ASSIGNMENT: Write the data out verbatim.

TASK MATERIAL:
● ● ● ●
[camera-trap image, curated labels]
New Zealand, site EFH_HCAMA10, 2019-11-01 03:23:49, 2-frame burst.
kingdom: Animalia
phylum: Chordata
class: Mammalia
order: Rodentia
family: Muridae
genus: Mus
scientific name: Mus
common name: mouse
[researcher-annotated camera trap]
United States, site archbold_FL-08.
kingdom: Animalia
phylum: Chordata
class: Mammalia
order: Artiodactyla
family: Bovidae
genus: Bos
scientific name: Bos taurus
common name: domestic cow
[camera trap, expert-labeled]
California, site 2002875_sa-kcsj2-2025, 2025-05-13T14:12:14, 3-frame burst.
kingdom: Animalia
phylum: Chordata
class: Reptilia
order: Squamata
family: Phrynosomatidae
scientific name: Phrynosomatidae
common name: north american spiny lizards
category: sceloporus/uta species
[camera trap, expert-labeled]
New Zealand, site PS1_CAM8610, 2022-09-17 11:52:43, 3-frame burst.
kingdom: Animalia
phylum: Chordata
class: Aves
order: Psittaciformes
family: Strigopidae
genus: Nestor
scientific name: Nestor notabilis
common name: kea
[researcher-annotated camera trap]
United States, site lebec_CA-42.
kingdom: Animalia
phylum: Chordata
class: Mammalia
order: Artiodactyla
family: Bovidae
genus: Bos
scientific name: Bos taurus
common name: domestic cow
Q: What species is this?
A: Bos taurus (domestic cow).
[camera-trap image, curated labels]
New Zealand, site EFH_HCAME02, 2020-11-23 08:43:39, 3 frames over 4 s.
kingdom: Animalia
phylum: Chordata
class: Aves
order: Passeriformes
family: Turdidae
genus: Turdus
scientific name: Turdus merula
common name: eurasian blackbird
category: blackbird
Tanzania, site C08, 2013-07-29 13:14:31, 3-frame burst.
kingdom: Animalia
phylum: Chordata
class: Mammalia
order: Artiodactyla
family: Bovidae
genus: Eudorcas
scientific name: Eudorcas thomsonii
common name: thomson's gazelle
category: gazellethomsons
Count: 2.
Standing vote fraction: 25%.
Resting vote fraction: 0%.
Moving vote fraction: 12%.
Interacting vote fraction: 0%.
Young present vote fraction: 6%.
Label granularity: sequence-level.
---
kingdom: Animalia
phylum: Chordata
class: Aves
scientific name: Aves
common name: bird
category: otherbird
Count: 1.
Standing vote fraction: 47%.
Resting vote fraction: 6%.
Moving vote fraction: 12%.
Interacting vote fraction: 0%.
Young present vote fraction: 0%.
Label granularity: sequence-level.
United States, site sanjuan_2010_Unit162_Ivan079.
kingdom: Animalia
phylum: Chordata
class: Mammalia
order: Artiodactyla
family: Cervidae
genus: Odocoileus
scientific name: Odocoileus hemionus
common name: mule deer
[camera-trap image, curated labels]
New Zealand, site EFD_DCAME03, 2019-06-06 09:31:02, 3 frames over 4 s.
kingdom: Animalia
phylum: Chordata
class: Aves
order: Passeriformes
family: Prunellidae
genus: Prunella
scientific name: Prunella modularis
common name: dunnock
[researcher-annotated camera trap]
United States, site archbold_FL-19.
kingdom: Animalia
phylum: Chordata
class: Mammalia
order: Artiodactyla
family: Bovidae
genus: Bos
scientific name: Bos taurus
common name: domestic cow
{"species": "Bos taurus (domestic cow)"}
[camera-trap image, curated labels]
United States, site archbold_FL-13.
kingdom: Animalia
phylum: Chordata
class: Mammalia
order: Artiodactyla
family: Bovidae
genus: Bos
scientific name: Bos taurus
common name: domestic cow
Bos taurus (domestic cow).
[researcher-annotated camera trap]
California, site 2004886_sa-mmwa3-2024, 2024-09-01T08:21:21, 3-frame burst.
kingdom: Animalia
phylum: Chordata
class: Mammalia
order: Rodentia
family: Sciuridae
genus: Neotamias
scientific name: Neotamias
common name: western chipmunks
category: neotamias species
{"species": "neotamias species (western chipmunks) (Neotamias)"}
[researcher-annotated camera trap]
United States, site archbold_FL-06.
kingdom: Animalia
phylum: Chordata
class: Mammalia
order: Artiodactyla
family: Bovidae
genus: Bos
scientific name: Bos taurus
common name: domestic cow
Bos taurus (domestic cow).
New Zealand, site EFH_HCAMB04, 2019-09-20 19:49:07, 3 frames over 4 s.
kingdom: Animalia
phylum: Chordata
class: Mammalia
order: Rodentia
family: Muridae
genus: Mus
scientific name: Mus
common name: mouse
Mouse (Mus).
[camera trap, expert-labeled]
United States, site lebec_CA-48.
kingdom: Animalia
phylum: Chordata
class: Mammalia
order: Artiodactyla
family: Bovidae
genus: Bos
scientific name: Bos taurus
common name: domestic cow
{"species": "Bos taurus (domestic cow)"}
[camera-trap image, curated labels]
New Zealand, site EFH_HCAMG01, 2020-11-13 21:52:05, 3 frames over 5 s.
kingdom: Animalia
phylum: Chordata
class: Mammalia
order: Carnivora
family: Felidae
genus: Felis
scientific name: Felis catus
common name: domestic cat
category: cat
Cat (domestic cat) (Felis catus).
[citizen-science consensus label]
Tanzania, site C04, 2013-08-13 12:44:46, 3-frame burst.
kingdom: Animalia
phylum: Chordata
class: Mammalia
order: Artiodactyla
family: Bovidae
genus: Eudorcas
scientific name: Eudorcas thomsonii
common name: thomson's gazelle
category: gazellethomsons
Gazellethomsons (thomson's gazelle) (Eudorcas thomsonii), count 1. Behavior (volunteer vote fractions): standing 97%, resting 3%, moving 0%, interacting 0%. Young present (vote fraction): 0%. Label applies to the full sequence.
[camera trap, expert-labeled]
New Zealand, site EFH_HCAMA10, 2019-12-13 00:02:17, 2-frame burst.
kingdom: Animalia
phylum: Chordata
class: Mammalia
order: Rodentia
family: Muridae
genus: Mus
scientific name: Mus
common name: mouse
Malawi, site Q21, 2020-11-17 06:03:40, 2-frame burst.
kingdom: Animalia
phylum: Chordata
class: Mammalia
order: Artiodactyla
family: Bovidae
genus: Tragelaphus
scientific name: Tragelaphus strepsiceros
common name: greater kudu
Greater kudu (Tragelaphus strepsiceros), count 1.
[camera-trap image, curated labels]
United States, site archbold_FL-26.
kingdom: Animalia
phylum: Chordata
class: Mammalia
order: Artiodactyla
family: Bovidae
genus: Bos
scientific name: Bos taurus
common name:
● ● ● ●
RESULT OF THE EXERCISE:
[camera-trap image, curated labels]
New Zealand, site EFH_HCAMA10, 2019-11-01 03:23:49, 2-frame burst.
kingdom: Animalia
phylum: Chordata
class: Mammalia
order: Rodentia
family: Muridae
genus: Mus
scientific name: Mus
common name: mouse
[researcher-annotated camera trap]
United States, site archbold_FL-08.
kingdom: Animalia
phylum: Chordata
class: Mammalia
order: Artiodactyla
family: Bovidae
genus: Bos
scientific name: Bos taurus
common name: domestic cow
[camera trap, expert-labeled]
California, site 2002875_sa-kcsj2-2025, 2025-05-13T14:12:14, 3-frame burst.
kingdom: Animalia
phylum: Chordata
class: Reptilia
order: Squamata
family: Phrynosomatidae
scientific name: Phrynosomatidae
common name: north american spiny lizards
category: sceloporus/uta species
[camera trap, expert-labeled]
New Zealand, site PS1_CAM8610, 2022-09-17 11:52:43, 3-frame burst.
kingdom: Animalia
phylum: Chordata
class: Aves
order: Psittaciformes
family: Strigopidae
genus: Nestor
scientific name: Nestor notabilis
common name: kea
[researcher-annotated camera trap]
United States, site lebec_CA-42.
kingdom: Animalia
phylum: Chordata
class: Mammalia
order: Artiodactyla
family: Bovidae
genus: Bos
scientific name: Bos taurus
common name: domestic cow
Q: What species is this?
A: Bos taurus (domestic cow).
[camera-trap image, curated labels]
New Zealand, site EFH_HCAME02, 2020-11-23 08:43:39, 3 frames over 4 s.
kingdom: Animalia
phylum: Chordata
class: Aves
order: Passeriformes
family: Turdidae
genus: Turdus
scientific name: Turdus merula
common name: eurasian blackbird
category: blackbird
Tanzania, site C08, 2013-07-29 13:14:31, 3-frame burst.
kingdom: Animalia
phylum: Chordata
class: Mammalia
order: Artiodactyla
family: Bovidae
genus: Eudorcas
scientific name: Eudorcas thomsonii
common name: thomson's gazelle
category: gazellethomsons
Count: 2.
Standing vote fraction: 25%.
Resting vote fraction: 0%.
Moving vote fraction: 12%.
Interacting vote fraction: 0%.
Young present vote fraction: 6%.
Label granularity: sequence-level.
---
kingdom: Animalia
phylum: Chordata
class: Aves
scientific name: Aves
common name: bird
category: otherbird
Count: 1.
Standing vote fraction: 47%.
Resting vote fraction: 6%.
Moving vote fraction: 12%.
Interacting vote fraction: 0%.
Young present vote fraction: 0%.
Label granularity: sequence-level.
United States, site sanjuan_2010_Unit162_Ivan079.
kingdom: Animalia
phylum: Chordata
class: Mammalia
order: Artiodactyla
family: Cervidae
genus: Odocoileus
scientific name: Odocoileus hemionus
common name: mule deer
[camera-trap image, curated labels]
New Zealand, site EFD_DCAME03, 2019-06-06 09:31:02, 3 frames over 4 s.
kingdom: Animalia
phylum: Chordata
class: Aves
order: Passeriformes
family: Prunellidae
genus: Prunella
scientific name: Prunella modularis
common name: dunnock
[researcher-annotated camera trap]
United States, site archbold_FL-19.
kingdom: Animalia
phylum: Chordata
class: Mammalia
order: Artiodactyla
family: Bovidae
genus: Bos
scientific name: Bos taurus
common name: domestic cow
{"species": "Bos taurus (domestic cow)"}
[camera-trap image, curated labels]
United States, site archbold_FL-13.
kingdom: Animalia
phylum: Chordata
class: Mammalia
order: Artiodactyla
family: Bovidae
genus: Bos
scientific name: Bos taurus
common name: domestic cow
Bos taurus (domestic cow).
[researcher-annotated camera trap]
California, site 2004886_sa-mmwa3-2024, 2024-09-01T08:21:21, 3-frame burst.
kingdom: Animalia
phylum: Chordata
class: Mammalia
order: Rodentia
family: Sciuridae
genus: Neotamias
scientific name: Neotamias
common name: western chipmunks
category: neotamias species
{"species": "neotamias species (western chipmunks) (Neotamias)"}
[researcher-annotated camera trap]
United States, site archbold_FL-06.
kingdom: Animalia
phylum: Chordata
class: Mammalia
order: Artiodactyla
family: Bovidae
genus: Bos
scientific name: Bos taurus
common name: domestic cow
Bos taurus (domestic cow).
New Zealand, site EFH_HCAMB04, 2019-09-20 19:49:07, 3 frames over 4 s.
kingdom: Animalia
phylum: Chordata
class: Mammalia
order: Rodentia
family: Muridae
genus: Mus
scientific name: Mus
common name: mouse
Mouse (Mus).
[camera trap, expert-labeled]
United States, site lebec_CA-48.
kingdom: Animalia
phylum: Chordata
class: Mammalia
order: Artiodactyla
family: Bovidae
genus: Bos
scientific name: Bos taurus
common name: domestic cow
{"species": "Bos taurus (domestic cow)"}
[camera-trap image, curated labels]
New Zealand, site EFH_HCAMG01, 2020-11-13 21:52:05, 3 frames over 5 s.
kingdom: Animalia
phylum: Chordata
class: Mammalia
order: Carnivora
family: Felidae
genus: Felis
scientific name: Felis catus
common name: domestic cat
category: cat
Cat (domestic cat) (Felis catus).
[citizen-science consensus label]
Tanzania, site C04, 2013-08-13 12:44:46, 3-frame burst.
kingdom: Animalia
phylum: Chordata
class: Mammalia
order: Artiodactyla
family: Bovidae
genus: Eudorcas
scientific name: Eudorcas thomsonii
common name: thomson's gazelle
category: gazellethomsons
Gazellethomsons (thomson's gazelle) (Eudorcas thomsonii), count 1. Behavior (volunteer vote fractions): standing 97%, resting 3%, moving 0%, interacting 0%. Young present (vote fraction): 0%. Label applies to the full sequence.
[camera trap, expert-labeled]
New Zealand, site EFH_HCAMA10, 2019-12-13 00:02:17, 2-frame burst.
kingdom: Animalia
phylum: Chordata
class: Mammalia
order: Rodentia
family: Muridae
genus: Mus
scientific name: Mus
common name: mouse
Malawi, site Q21, 2020-11-17 06:03:40, 2-frame burst.
kingdom: Animalia
phylum: Chordata
class: Mammalia
order: Artiodactyla
family: Bovidae
genus: Tragelaphus
scientific name: Tragelaphus strepsiceros
common name: greater kudu
Greater kudu (Tragelaphus strepsiceros), count 1.
[camera-trap image, curated labels]
United States, site archbold_FL-26.
kingdom: Animalia
phylum: Chordata
class: Mammalia
order: Artiodactyla
family: Bovidae
genus: Bos
scientific name: Bos taurus
common name:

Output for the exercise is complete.